Ou seja, o que achamos que é nossa consciência, nada mais é
do que a conscientização coletiva de aproximadamente cem bilhões de seres
interdependentes, chamados neurônios, compondo milhões de redes neurais, e cada
rede seguindo as determinações matemáticas dos algoritmos ali estabelecidos por
algum tipo de programação ou por algum programador.
Ufa! Que ducha de água fria em quem se achava que era alguma
coisa importante...!
Essa ideia é tão espantosa (por isso o nome do livro), e
pode deixar a gente tão “para baixo”, que John Horgan[iii]
achou que ele deveria ter dado outro título: “A hipótese depressiva”.
Já vimos, então, que não somos nada mais do que um conjunto
de códigos neurais (algoritmos), pré-programados.
Mas isso pode não ser bem assim. São apenas elucubrações
científicas e filosóficas sobre a consciência humana.
E agora, uma curiosidade:
Por que as crianças de hoje parecem nascer sabendo?
Nossa mente, ao nascermos, não deveria estar limpa, sem nada
na memória, sem qualquer conhecimento prévio? Tudo não deveria ser novidade?
Antes a resposta a ser dada era: sim!
Hoje, pela observação das crianças, desde o seu nascimento,
percebemos que não é bem assim.
Algum conhecimento prévio de mundo já parece
existir. Qualquer pai percebe que seu filho parece já saber coisas que não
aprendeu com ninguém!
Alguma informação parece já estar em sua mente, e foi isso
que Richard Dawkins[iv] chamou de meme, em
sua obra; “O Gene Egoista”.
Meme seria, então, a herança cultural, passada de geração a
geração, da mesma forma que acontece com os genes. Seria uma explicação para a
evolução cultural do homem.
Só não descobrimos, ainda, onde estaria localizado, em nosso
corpo, esses memes.
Será na parte do DNA que ainda chamamos de DNA lixo?

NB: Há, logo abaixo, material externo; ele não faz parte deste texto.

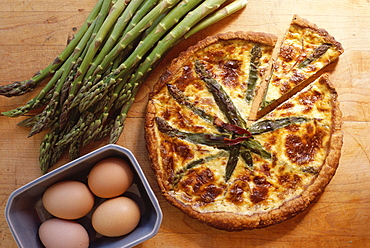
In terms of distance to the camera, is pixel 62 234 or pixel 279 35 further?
pixel 279 35

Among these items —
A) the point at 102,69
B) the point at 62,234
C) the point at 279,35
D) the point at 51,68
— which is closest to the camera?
the point at 62,234

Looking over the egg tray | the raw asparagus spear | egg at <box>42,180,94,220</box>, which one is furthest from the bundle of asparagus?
egg at <box>42,180,94,220</box>

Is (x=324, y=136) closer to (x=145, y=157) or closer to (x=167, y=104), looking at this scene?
(x=167, y=104)

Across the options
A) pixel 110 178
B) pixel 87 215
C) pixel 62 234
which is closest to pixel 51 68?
pixel 110 178

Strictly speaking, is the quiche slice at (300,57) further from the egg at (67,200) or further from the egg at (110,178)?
the egg at (67,200)

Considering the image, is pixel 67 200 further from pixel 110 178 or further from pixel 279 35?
pixel 279 35

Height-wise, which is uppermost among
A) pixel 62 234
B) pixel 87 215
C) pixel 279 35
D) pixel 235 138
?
pixel 279 35

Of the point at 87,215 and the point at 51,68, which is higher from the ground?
the point at 51,68

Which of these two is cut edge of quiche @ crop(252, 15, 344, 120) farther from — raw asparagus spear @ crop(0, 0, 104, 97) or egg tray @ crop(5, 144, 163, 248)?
raw asparagus spear @ crop(0, 0, 104, 97)
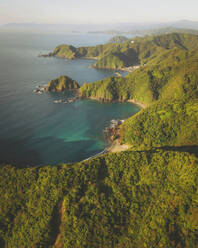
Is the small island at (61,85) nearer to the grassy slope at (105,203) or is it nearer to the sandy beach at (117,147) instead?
the sandy beach at (117,147)

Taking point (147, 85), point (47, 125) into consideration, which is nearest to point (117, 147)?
point (47, 125)

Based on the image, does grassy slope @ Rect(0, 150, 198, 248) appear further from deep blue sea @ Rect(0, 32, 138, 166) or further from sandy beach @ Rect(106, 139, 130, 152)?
sandy beach @ Rect(106, 139, 130, 152)

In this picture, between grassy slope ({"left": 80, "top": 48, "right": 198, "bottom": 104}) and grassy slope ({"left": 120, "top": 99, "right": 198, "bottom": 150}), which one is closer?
grassy slope ({"left": 120, "top": 99, "right": 198, "bottom": 150})

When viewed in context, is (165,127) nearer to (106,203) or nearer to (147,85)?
(106,203)

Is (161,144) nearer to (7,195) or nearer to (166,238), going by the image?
(166,238)

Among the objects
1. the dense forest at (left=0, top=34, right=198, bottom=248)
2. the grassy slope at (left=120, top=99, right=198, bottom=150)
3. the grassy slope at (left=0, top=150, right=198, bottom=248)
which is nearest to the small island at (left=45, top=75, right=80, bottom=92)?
the grassy slope at (left=120, top=99, right=198, bottom=150)

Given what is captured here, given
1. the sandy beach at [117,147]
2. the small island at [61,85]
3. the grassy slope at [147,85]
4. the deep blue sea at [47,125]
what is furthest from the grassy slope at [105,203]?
the small island at [61,85]

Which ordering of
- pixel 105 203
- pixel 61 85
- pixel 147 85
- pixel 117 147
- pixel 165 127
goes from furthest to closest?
pixel 61 85 < pixel 147 85 < pixel 117 147 < pixel 165 127 < pixel 105 203

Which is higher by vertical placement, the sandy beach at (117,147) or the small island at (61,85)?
the small island at (61,85)

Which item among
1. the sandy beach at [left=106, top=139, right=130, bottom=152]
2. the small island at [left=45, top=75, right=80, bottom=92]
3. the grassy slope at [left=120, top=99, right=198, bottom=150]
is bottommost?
the sandy beach at [left=106, top=139, right=130, bottom=152]
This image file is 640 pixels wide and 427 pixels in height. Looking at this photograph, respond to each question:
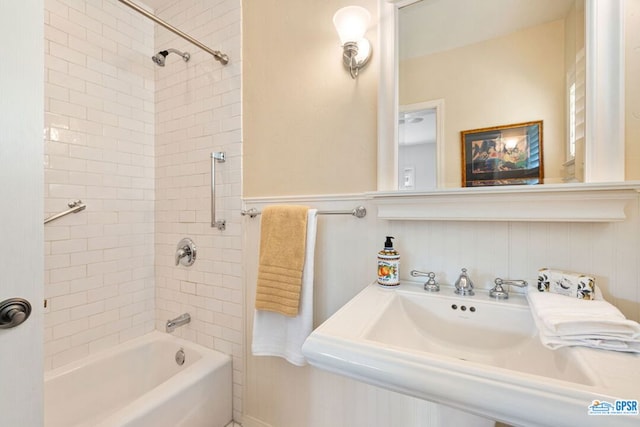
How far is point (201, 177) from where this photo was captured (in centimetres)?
167

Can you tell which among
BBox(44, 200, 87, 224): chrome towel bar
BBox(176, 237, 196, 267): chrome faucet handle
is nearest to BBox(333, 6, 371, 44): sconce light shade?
BBox(176, 237, 196, 267): chrome faucet handle

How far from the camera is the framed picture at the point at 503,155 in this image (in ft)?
2.93

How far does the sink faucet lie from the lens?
943 millimetres

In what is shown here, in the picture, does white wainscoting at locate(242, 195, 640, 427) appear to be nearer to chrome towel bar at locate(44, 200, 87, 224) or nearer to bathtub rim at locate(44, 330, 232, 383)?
bathtub rim at locate(44, 330, 232, 383)

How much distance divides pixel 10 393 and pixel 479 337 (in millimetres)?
1240

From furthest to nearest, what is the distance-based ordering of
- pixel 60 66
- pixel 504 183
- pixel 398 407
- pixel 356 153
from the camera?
pixel 60 66
pixel 356 153
pixel 398 407
pixel 504 183

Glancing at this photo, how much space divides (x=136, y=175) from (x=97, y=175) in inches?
8.4

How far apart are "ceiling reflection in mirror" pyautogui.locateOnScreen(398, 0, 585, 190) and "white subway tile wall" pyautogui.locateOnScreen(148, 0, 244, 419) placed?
95cm

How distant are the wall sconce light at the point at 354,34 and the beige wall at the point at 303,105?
4 centimetres

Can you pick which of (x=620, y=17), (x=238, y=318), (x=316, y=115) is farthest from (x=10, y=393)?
(x=620, y=17)

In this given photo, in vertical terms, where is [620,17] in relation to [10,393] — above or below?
above

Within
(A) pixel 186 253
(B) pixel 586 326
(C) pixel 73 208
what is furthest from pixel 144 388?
(B) pixel 586 326

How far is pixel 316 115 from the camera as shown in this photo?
1.30 m

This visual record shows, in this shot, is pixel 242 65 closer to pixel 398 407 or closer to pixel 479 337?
pixel 479 337
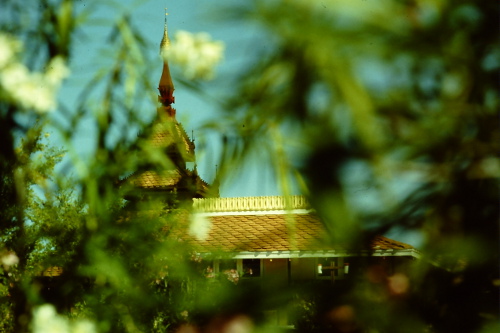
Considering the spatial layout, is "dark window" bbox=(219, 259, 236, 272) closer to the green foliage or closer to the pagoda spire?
the green foliage

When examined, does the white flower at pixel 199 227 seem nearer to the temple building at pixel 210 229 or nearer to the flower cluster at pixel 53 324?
the temple building at pixel 210 229

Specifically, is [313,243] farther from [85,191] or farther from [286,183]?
[85,191]

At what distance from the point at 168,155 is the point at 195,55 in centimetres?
18

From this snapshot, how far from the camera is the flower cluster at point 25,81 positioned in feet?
1.94

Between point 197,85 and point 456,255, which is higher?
point 197,85

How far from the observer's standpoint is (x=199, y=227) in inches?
25.4

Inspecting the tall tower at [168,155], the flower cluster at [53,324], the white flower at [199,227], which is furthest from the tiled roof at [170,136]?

Bem. Uma parte desse DNA que era chamado de lixo, está todo
o comando dos nossos genes, mas pode sobrar alguma coisa para os memes...
Nada sabemos, então, sobre a localização dos memes, mas
sabemos que ele tem tudo para existir!
As crianças não nascem com sua consciência zerada! Já existe
um acervo cultural previamente programado, da mesma forma que o acervo
genético.
Por isso elas hoje estão espantando a todos, parecendo que
já nascem sabendo de tudo!
[i] Francis
Harry Compton Crick: Britânico, biólogo, biofísico e neurocientista,
descobridor, junto com James Watson, da estrutura da molécula do DNA. Faleceu
em 2004. Autor de The Astonishing Hypothesis, As moléculas do homem;
[ii] Christof Koch: Americano,
neurocientista. Autor de The Quest for Consciousness, Biophysics of
Computation: Information processing in single neurons.
[iii] John
Horgan: Jornalista americano especializado em ciências. Publicou The end of Science, The undiscovered
mind entre outros.
[iv] Richard
Dawkins: Britânico, biólogo, professor da Universidade de Oxford, na
Grã-Bretanha, autor de The God Delusion, O Gene Egoísta, The Greatest Show on
Earth, O relojoeiro cego, A Magia da Realidade, The ancestor’s tale, A escalada
do monte improvável e o fenótipo estendido.